Korba and Bellezza formed the design company The Odd Gentlemen, which has been heralded by sources such as USA Today and Gamepro as a pioneer success story of SCA’s Interactive Media Division.
“We got into the Independent Games Festival in 2008, and got a lot of interest,” said Bellezza. “We applied to another festival based in L.A. called IndieCade and they had a presence at E3 that year. Every major game company brings their games that are going to be coming out that year to the E3 Expo. At E3, we presented our game next to companies like EA and Ubisoft and got a lot of attention.”
Winterbottom’s success at various gaming conferences in 2008 ultimately landed Korba and Bellezza a chance to launch the game via developer 2K Play. At this point, Korba and Bellezza were still modeling a Flash-run rough draft of Winterbottom, but now the opportunity had come along to take their project to the next level. Over the next thirteen months, Korba, Bellezza and the rest of the Odd Gentlemen would set about the intensive process of producing a commercial video game.
“Similar to film production, there’s different stages,” said Korba. “There’s concept, pre-production, production. The very first thing we had to do was build our tools. Our engineers built us an engine from scratch and then they built a design suite where someone like me, who knows a little bit of code, could go in and place things in the level and tell the character to spin around or activate when I touch you. That’s the first four months.”
“Then we hit production,” added Bellezza. “We need to get all the content filled. We need to get all the levels down, the writing, music, art, and we need to throw it all in the game to make it playable and to make it fun.”
The game centers around its titular character, a top hat wearing, mustachioed pie lover whose giant nose gets him in trouble when he chases the elusive and alluring Chronoberry Pie through a rift in the time space continuum. Now unstuck in time, Winterbottom must solve a series of puzzles set in past, present and future (seventy-five in all) to claim the pie of his affections, all set against a quirky, black and white, silent film world.

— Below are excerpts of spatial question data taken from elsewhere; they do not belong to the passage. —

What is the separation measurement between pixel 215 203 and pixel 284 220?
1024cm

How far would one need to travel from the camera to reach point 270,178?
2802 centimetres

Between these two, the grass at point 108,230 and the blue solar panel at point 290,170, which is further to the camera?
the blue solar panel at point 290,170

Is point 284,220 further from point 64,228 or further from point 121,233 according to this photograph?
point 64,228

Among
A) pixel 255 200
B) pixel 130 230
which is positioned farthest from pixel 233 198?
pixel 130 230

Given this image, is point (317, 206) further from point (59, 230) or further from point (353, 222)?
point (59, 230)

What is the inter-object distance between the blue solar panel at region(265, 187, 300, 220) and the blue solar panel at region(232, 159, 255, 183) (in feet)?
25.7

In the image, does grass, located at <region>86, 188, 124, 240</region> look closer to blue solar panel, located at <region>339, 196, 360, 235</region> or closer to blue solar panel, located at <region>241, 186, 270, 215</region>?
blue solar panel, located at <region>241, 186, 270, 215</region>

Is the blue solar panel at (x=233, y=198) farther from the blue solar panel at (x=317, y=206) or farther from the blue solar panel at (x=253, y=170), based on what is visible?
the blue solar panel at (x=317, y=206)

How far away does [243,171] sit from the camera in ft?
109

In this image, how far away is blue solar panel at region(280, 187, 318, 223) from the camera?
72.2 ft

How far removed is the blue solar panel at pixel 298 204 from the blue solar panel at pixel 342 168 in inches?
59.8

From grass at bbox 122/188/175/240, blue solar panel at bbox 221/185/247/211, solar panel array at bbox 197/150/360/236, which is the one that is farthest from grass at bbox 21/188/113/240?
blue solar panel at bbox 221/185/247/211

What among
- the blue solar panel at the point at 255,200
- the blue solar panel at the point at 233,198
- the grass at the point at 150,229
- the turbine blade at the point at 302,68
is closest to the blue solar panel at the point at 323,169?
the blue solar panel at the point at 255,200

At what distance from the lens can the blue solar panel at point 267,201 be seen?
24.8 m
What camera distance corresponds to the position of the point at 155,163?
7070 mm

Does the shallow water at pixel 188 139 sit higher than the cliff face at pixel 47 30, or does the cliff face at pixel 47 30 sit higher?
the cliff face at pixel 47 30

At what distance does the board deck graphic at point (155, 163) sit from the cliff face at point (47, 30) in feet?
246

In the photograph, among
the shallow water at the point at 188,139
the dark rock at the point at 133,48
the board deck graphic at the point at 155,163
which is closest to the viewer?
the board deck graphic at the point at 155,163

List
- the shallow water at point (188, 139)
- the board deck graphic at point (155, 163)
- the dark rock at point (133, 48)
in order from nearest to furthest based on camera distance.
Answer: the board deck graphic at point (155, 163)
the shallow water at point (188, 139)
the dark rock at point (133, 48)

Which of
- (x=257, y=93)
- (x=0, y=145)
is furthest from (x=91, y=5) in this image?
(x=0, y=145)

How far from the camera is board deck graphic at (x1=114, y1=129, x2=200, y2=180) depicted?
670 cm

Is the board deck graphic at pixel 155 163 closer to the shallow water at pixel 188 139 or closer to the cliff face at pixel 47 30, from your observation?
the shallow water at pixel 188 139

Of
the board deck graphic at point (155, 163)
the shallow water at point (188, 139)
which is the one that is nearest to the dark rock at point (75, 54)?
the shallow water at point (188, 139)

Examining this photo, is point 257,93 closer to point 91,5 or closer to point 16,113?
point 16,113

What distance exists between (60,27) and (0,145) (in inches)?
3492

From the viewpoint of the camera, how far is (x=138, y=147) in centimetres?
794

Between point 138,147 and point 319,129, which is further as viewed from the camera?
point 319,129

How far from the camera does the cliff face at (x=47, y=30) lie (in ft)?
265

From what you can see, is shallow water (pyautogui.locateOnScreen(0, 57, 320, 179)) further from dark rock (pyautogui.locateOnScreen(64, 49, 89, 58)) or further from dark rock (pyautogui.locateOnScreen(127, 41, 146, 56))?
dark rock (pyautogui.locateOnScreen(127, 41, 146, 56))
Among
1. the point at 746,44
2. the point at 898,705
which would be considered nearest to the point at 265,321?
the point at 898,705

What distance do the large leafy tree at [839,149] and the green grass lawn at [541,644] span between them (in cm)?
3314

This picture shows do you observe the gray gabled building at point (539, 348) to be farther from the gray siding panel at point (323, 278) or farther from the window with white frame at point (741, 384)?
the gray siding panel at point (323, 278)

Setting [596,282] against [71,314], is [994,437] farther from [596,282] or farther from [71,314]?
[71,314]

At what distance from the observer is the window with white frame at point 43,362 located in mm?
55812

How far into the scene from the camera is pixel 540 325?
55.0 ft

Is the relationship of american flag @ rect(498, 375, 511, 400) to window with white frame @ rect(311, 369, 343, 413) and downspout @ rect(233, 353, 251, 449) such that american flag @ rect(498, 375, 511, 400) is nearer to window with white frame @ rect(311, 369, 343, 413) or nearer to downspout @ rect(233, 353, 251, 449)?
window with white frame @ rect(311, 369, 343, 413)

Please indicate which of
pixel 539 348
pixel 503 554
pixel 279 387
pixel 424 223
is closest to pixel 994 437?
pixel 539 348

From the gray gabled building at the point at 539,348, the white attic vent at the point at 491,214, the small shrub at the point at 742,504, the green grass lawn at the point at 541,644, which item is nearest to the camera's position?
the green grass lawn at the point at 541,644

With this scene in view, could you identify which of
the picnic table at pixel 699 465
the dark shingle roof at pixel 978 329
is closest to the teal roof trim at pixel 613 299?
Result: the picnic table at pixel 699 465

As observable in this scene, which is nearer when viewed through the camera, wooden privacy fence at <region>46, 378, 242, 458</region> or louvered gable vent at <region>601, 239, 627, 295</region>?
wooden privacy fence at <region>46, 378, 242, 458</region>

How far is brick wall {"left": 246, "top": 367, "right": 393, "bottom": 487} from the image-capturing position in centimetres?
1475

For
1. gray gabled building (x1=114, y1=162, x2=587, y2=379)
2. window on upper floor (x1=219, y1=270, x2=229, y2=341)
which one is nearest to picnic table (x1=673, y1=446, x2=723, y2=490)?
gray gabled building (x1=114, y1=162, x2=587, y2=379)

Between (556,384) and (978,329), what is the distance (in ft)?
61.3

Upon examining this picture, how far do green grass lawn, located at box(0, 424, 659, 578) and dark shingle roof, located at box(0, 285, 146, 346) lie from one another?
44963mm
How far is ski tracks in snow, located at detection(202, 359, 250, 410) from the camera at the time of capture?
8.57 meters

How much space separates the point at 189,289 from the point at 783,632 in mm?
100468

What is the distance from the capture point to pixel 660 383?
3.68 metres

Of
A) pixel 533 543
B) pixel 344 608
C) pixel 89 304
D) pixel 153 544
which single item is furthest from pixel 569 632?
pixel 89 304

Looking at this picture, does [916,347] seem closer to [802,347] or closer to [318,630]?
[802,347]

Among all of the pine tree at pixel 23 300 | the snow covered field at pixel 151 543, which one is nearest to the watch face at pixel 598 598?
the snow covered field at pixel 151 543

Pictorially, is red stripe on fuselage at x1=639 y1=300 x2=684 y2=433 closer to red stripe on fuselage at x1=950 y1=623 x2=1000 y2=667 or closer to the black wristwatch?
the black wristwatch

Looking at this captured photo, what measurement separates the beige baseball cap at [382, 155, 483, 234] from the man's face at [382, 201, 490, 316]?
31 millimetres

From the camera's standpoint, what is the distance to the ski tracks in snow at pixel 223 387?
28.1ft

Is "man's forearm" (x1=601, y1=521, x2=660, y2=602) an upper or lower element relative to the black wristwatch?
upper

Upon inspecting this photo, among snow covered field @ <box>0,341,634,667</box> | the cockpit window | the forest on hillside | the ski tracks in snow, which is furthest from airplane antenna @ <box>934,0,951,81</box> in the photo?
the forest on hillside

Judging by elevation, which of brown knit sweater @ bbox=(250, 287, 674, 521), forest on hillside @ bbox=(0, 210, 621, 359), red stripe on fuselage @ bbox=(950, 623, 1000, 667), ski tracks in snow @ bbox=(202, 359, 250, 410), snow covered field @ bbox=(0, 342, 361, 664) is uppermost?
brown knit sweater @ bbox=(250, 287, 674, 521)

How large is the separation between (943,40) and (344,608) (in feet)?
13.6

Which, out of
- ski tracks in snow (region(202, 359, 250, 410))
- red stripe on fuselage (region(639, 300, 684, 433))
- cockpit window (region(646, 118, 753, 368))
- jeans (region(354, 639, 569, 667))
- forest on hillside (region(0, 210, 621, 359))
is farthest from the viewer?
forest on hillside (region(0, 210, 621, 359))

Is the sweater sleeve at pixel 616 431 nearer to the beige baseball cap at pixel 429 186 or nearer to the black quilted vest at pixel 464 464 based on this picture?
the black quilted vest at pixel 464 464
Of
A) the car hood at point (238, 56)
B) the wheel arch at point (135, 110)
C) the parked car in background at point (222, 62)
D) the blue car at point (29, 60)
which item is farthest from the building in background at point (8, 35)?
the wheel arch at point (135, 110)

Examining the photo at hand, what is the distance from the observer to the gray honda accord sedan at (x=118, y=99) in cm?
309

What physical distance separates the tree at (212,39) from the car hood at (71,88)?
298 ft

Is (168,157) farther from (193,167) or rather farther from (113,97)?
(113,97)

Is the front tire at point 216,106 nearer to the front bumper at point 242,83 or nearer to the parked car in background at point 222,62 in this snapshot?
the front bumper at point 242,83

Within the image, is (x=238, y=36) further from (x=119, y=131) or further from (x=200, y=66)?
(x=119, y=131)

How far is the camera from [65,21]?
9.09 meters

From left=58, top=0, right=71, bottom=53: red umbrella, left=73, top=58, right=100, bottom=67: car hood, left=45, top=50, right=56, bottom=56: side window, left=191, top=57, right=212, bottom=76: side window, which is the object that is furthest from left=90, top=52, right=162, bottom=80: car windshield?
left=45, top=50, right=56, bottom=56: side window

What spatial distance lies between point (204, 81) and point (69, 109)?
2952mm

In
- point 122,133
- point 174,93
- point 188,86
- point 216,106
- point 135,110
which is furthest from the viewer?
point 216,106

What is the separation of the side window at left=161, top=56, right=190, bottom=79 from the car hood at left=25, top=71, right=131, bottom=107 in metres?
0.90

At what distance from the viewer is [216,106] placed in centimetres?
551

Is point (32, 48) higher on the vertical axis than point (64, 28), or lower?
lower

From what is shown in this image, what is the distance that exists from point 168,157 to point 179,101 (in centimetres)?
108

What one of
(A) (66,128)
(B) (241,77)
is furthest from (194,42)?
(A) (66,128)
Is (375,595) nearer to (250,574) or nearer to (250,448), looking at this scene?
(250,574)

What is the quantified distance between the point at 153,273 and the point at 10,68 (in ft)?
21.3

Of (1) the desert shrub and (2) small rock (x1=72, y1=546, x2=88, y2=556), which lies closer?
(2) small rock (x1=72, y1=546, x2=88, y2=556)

One unique element in Winterbottom is called recursive replay, or the ability to perform the same action more than once with escalating consequences. Not only do Winterbottom’s actions in the story of the game cause problems he must later undo, but he can also record clones of himself who by repeating Winterbottom’s past actions can either hurt or hinder our hero’s progress.
The game has already won numerous awards for its innovation and design both on the independent circuit and from mainstream tastemakers like the E3 Expo, where Winterbottom shared Best of the Year (2008) honors with multimillion-dollar franchise offerings from top game corporations. Xbox 360 owners can purchase it now on Xbox Live and see for themselves or visit the game’s website to find out more. As of April 20, the game will also be available on Windows PC through Steam (http://store.steampowered.com).
The Odd Gentlemen’s next project is under wraps, but Korba and Bellezza did offer one simple piece of advice to any SCA gamers moving forward with their own aspirations in the booming, and sometimes-grueling world of video game design.
“It’s a game, have fun with it,” said Korba. “We’re doing what every thirteen-year old dreams about.”